> Task goal: Copy out every one of the following items word for word, without changing anything.

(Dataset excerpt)
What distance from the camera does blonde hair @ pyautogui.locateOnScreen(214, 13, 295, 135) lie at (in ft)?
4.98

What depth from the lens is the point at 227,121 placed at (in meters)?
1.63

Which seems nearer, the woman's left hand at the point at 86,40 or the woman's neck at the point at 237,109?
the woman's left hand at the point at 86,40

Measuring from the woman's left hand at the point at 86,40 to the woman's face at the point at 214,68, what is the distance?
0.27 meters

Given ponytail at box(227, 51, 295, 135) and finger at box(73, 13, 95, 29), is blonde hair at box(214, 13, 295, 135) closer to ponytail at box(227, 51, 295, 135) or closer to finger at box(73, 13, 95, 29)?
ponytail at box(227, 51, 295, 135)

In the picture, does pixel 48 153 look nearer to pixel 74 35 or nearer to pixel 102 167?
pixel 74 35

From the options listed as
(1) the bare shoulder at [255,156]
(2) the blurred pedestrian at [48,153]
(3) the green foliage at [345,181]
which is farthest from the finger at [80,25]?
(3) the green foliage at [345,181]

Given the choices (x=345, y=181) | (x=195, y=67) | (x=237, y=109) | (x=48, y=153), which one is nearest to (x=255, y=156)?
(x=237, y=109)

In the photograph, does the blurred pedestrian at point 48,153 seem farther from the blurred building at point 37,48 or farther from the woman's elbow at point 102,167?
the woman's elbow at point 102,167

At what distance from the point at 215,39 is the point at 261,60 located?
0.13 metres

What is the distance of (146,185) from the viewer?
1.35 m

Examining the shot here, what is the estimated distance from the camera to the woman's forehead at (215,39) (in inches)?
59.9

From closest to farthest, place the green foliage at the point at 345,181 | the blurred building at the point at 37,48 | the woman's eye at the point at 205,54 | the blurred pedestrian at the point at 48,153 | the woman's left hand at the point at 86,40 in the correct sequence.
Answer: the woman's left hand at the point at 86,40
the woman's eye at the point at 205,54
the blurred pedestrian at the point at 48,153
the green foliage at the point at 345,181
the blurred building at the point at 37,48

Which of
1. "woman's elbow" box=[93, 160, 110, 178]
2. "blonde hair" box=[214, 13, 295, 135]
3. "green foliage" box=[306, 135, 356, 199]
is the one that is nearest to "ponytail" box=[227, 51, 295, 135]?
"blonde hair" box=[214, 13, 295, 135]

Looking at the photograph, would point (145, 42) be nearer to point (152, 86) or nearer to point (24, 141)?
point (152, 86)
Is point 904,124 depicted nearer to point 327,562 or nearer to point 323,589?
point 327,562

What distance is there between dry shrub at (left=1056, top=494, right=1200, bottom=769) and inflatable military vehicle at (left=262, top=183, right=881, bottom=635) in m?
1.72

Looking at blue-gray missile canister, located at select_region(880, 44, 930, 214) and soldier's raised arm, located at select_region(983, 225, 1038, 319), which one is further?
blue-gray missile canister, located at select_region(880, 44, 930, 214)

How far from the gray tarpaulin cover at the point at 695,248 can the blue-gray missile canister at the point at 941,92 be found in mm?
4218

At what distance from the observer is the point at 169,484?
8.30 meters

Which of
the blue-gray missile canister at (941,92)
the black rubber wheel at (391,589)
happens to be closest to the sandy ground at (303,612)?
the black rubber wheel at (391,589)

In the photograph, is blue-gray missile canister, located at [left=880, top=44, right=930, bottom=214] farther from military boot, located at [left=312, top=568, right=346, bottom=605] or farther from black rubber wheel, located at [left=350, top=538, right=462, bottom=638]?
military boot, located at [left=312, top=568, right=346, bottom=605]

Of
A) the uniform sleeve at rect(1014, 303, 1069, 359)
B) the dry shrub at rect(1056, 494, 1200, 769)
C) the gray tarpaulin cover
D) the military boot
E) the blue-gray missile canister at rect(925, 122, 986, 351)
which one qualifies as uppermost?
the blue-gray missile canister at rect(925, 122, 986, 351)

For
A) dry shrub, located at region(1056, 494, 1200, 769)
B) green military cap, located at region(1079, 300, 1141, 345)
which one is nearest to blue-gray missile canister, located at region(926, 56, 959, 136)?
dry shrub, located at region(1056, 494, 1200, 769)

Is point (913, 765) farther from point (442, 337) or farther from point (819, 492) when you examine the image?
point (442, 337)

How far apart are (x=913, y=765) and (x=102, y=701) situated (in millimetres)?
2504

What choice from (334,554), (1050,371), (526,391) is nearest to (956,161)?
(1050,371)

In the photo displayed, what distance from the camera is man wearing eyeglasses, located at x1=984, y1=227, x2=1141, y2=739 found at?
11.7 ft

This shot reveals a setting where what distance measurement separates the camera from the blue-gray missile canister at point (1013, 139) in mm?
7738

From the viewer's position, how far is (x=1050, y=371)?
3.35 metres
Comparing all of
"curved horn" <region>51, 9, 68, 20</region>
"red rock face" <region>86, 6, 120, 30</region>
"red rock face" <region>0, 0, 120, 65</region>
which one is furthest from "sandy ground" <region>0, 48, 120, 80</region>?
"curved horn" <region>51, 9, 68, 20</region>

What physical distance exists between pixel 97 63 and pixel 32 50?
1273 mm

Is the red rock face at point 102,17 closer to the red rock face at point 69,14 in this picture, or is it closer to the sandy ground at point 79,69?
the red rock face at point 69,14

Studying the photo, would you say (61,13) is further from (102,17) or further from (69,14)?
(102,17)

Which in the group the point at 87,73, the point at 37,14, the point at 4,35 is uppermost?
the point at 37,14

> Expected answer:
What distance from the camera does blonde hair @ pyautogui.locateOnScreen(214, 13, 295, 135) lie at (in ft)?
4.98

What depth from the lens is the point at 227,121 placed at (in meters)?
1.63

Which seems nearer, the woman's left hand at the point at 86,40 or the woman's neck at the point at 237,109?
the woman's left hand at the point at 86,40

Measuring from the woman's left hand at the point at 86,40 to the woman's face at the point at 214,68, what is the distance?
0.27 meters

Given ponytail at box(227, 51, 295, 135) and finger at box(73, 13, 95, 29), is blonde hair at box(214, 13, 295, 135) closer to ponytail at box(227, 51, 295, 135) or closer to finger at box(73, 13, 95, 29)?
ponytail at box(227, 51, 295, 135)

In the picture, does pixel 48 153 look nearer to pixel 74 35 or nearer to pixel 102 167?
pixel 74 35

From the options listed as
(1) the bare shoulder at [255,156]
(2) the blurred pedestrian at [48,153]
(3) the green foliage at [345,181]
which is farthest from the finger at [80,25]?
(3) the green foliage at [345,181]

Given the choices (x=345, y=181) | (x=195, y=67) | (x=237, y=109) | (x=48, y=153), which one is nearest to (x=255, y=156)?
(x=237, y=109)

In the photograph, does the blurred pedestrian at point 48,153 seem farther from the blurred building at point 37,48 or farther from the woman's elbow at point 102,167?
the woman's elbow at point 102,167

At what distance from the point at 215,39 is the point at 261,60 located?
0.13 metres

What is the distance of (146,185) from the viewer?
1.35 m

Examining the shot here, what is the estimated distance from the camera to the woman's forehead at (215,39) (in inches)?
59.9

From closest to farthest, place the green foliage at the point at 345,181 | the blurred building at the point at 37,48 | the woman's eye at the point at 205,54 | the blurred pedestrian at the point at 48,153 | the woman's left hand at the point at 86,40 in the correct sequence.
Answer: the woman's left hand at the point at 86,40
the woman's eye at the point at 205,54
the blurred pedestrian at the point at 48,153
the green foliage at the point at 345,181
the blurred building at the point at 37,48

Which of
1. "woman's elbow" box=[93, 160, 110, 178]
2. "blonde hair" box=[214, 13, 295, 135]
3. "green foliage" box=[306, 135, 356, 199]
is the one that is nearest to "ponytail" box=[227, 51, 295, 135]?
"blonde hair" box=[214, 13, 295, 135]

Looking at the photograph, would point (145, 42) be nearer to point (152, 86) or nearer to point (24, 141)?
point (152, 86)
Is point 904,124 depicted nearer to point 327,562 or nearer to point 323,589?
point 327,562

What distance is there between dry shrub at (left=1056, top=494, right=1200, bottom=769) and inflatable military vehicle at (left=262, top=183, right=881, bottom=635) in m?
1.72

Looking at blue-gray missile canister, located at select_region(880, 44, 930, 214) and soldier's raised arm, located at select_region(983, 225, 1038, 319), which one is further?
blue-gray missile canister, located at select_region(880, 44, 930, 214)

How far from the gray tarpaulin cover at the point at 695,248 can the blue-gray missile canister at the point at 941,92 be found in mm?
4218

At what distance from the observer is the point at 169,484?
8.30 meters

Which of
the blue-gray missile canister at (941,92)
the black rubber wheel at (391,589)
happens to be closest to the sandy ground at (303,612)?
the black rubber wheel at (391,589)

In the photograph, is blue-gray missile canister, located at [left=880, top=44, right=930, bottom=214] farther from military boot, located at [left=312, top=568, right=346, bottom=605] or farther from black rubber wheel, located at [left=350, top=538, right=462, bottom=638]?
military boot, located at [left=312, top=568, right=346, bottom=605]

Of
A) the uniform sleeve at rect(1014, 303, 1069, 359)
B) the dry shrub at rect(1056, 494, 1200, 769)
C) the gray tarpaulin cover
D) the military boot
E) the blue-gray missile canister at rect(925, 122, 986, 351)
which one qualifies as uppermost?
the blue-gray missile canister at rect(925, 122, 986, 351)

For
A) dry shrub, located at region(1056, 494, 1200, 769)
B) green military cap, located at region(1079, 300, 1141, 345)
which one is nearest to blue-gray missile canister, located at region(926, 56, 959, 136)?
dry shrub, located at region(1056, 494, 1200, 769)

Is point (913, 765) farther from point (442, 337) or farther from point (819, 492) when you examine the image?
point (442, 337)

How far apart are (x=913, y=765) and (x=102, y=701) situated (in millimetres)?
2504

What choice from (334,554), (1050,371), (526,391) is nearest to (956,161)?
(1050,371)

In the photo displayed, what distance from the camera is man wearing eyeglasses, located at x1=984, y1=227, x2=1141, y2=739 found at?
11.7 ft

This shot reveals a setting where what distance measurement separates the camera from the blue-gray missile canister at point (1013, 139) in mm?
7738

From the viewer's position, how far is (x=1050, y=371)?
3.35 metres
Comparing all of
"curved horn" <region>51, 9, 68, 20</region>
"red rock face" <region>86, 6, 120, 30</region>
"red rock face" <region>0, 0, 120, 65</region>
which one is furthest from "sandy ground" <region>0, 48, 120, 80</region>?
"curved horn" <region>51, 9, 68, 20</region>

What physical distance exists between pixel 97 63 and pixel 32 50?
1273 mm

Is the red rock face at point 102,17 closer to the red rock face at point 69,14 in this picture, or is it closer to the sandy ground at point 79,69?
the red rock face at point 69,14

Studying the photo, would you say (61,13) is further from (102,17) or further from (69,14)?
(102,17)

Which in the group the point at 87,73, the point at 37,14, the point at 4,35 is uppermost?
the point at 37,14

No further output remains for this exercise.